**Quoted passage**
# What takes CR2025 batteries?



## 6thtexas (Mar 9, 2012)

I have 15 Sony CR2025 batteries that were shipped to me by mistake. What are they used for? I don't have anything around here that takes them.


----------



## AnAppleSnail (Mar 9, 2012)

6thtexas said:


> I have 15 Sony CR2025 batteries that were shipped to me by mistake. What are they used for? I don't have anything around here that takes them.


Tiny LED lights. Try making one of those lamplighter things? Cut off one leg of a 5mm LED, solder on a 5 k-ohm resistor in its place, and tape this to a 2025 cell and goop it in with epoxy.


----------



## ChrisGarrett (Mar 9, 2012)

6thtexas said:


> I have 15 Sony CR2025 batteries that were shipped to me by mistake. What are they used for? I don't have anything around here that takes them.



I have the 16s, 25s and 32s that I use in some of my watches.

I think that's where they find most of their use. The three are about the same size and voltage, but differ in their thicknesses.

Chris


----------



## Sub_Umbra (Mar 9, 2012)

I started stocking cr2025s as they are very popular for powering all manner of ultra-thin, small form factor, *card style remotes* for boom-boxes, portable multimedia players, etc.


----------



## abvidledUK (Mar 9, 2012)

My four Liteon DVD Recorder remotes use them.

You could probably also use them in those keychain torches, that use CR 2032 x 2

I use CR2016 in those.

(Page-level text extractions)
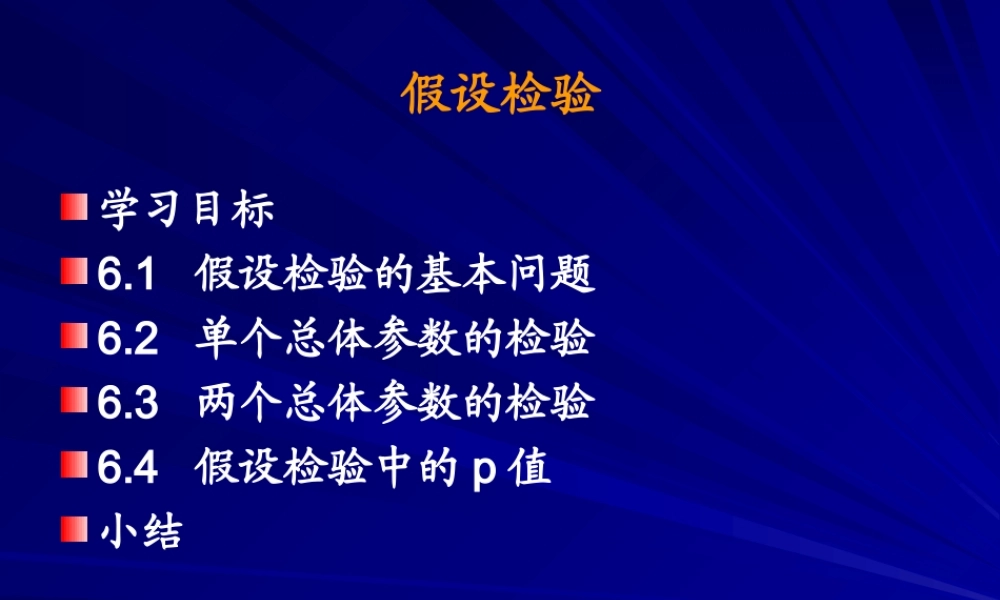 假设检验

学习目标
6.1 假设检验的基本问题
6.2 单个总体参数的检验
6.3 两个总体参数的检验
6.4 假设检验中的 p 值
小结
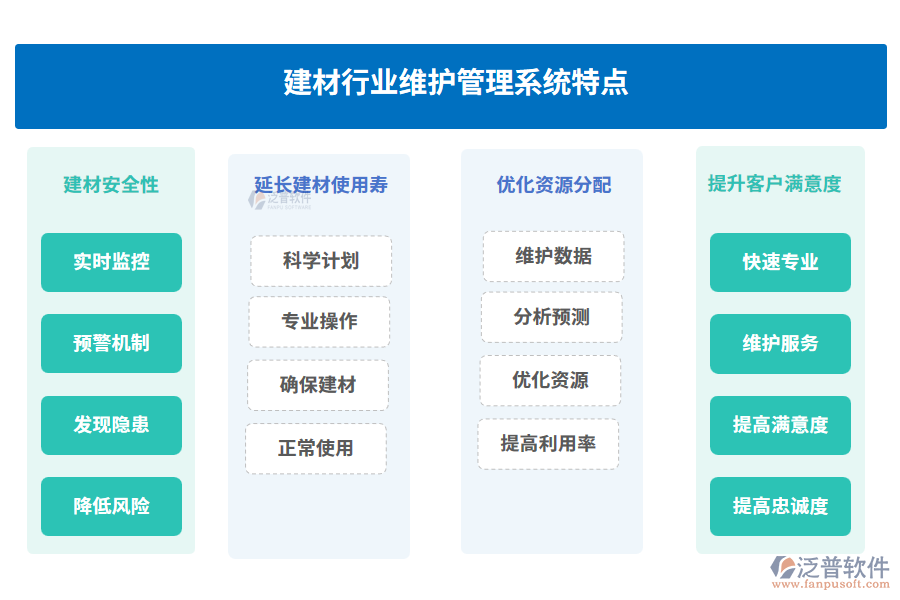 建材行业维护管理系统特点

建材安全性

实时监控

预警机制

发现隐患

降低风险

延长建材使用寿

泛普软件

科学计划

专业操作

确保建材

正常使用

优化资源分配

维护数据

分析预测

优化资源

提高利用率

提升客户满意度

快速专业

维护服务

提高满意度

提高忠诚度

泛普软件
www.fanpusoft.com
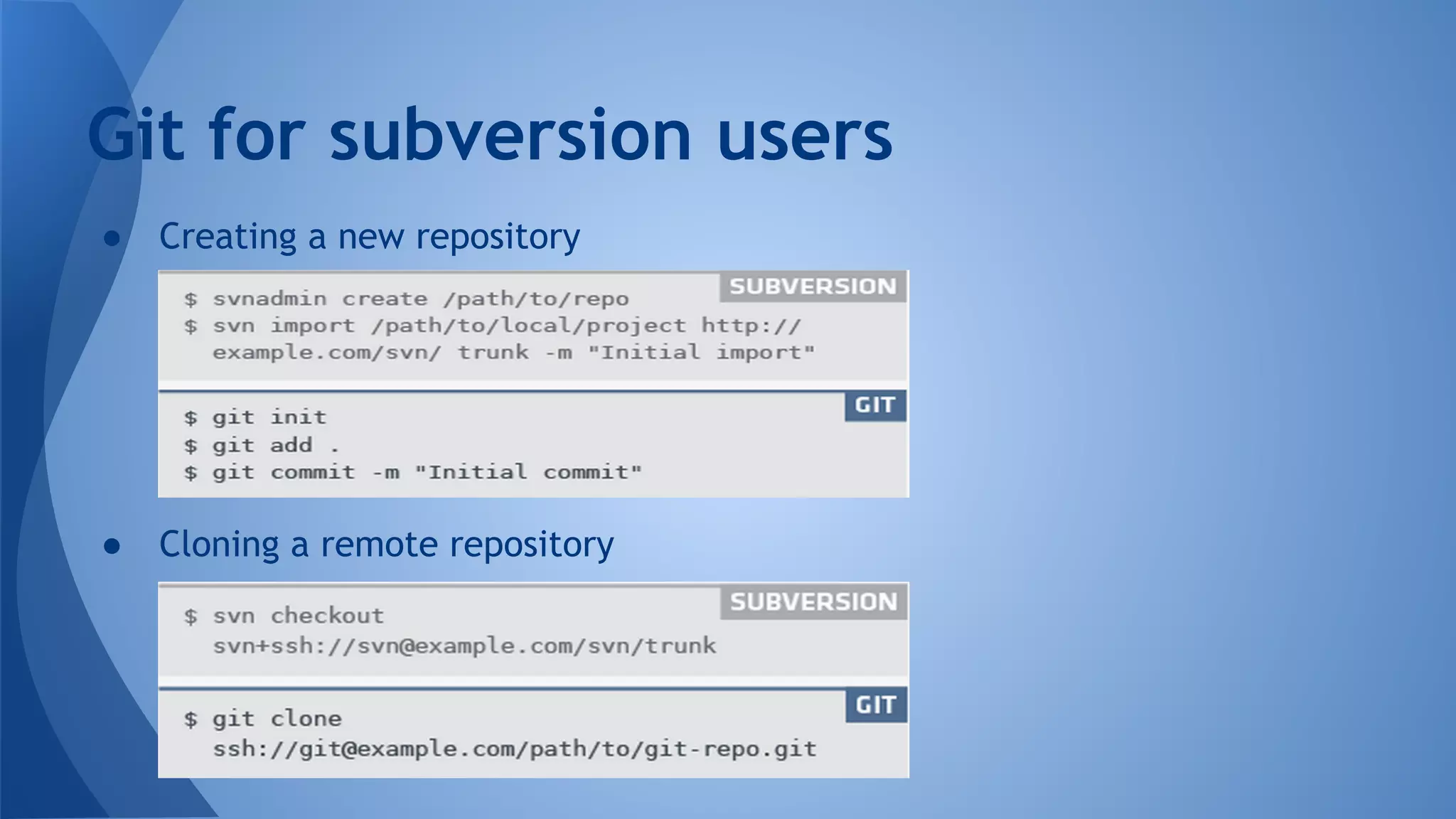 Git for subversion users

● Creating a new repository

SUBVERSION

$ svnadmin create /path/to/repo
$ svn import /path/to/local/project http://example.com/svn/ trunk -m "Initial import"

GIT

$ git init
$ git add .
$ git commit -m "Initial commit"

● Cloning a remote repository

SUBVERSION

$ svn checkout svn+ssh://svn@example.com/svn/trunk

GIT

$ git clone ssh://git@example.com/path/to/git-repo.git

**Task requirements**
1. Reproduce the passage from the CR2025 battery thread, starting with "## Sub_Umbra (Mar" and going on through "abvidledUK (Mar 9, 2012)".
2. Answer these questions from the CR2025 battery thread:
(a) How many Sony CR2025 batteries were shipped to the first poster by mistake?
(b) What value of resistor is suggested for soldering onto the 5mm LED?
(c) According to ChrisGarrett, in what way do the 16s, 25s and 32s differ?

**Solution list**
1.
## Sub_Umbra (Mar 9, 2012)

I started stocking cr2025s as they are very popular for powering all manner of ultra-thin, small form factor, *card style remotes* for boom-boxes, portable multimedia players, etc.


----------



## abvidledUK (Mar 9, 2012)

2.
(a) 15
(b) 5 k-ohm
(c) They differ in their thicknesses.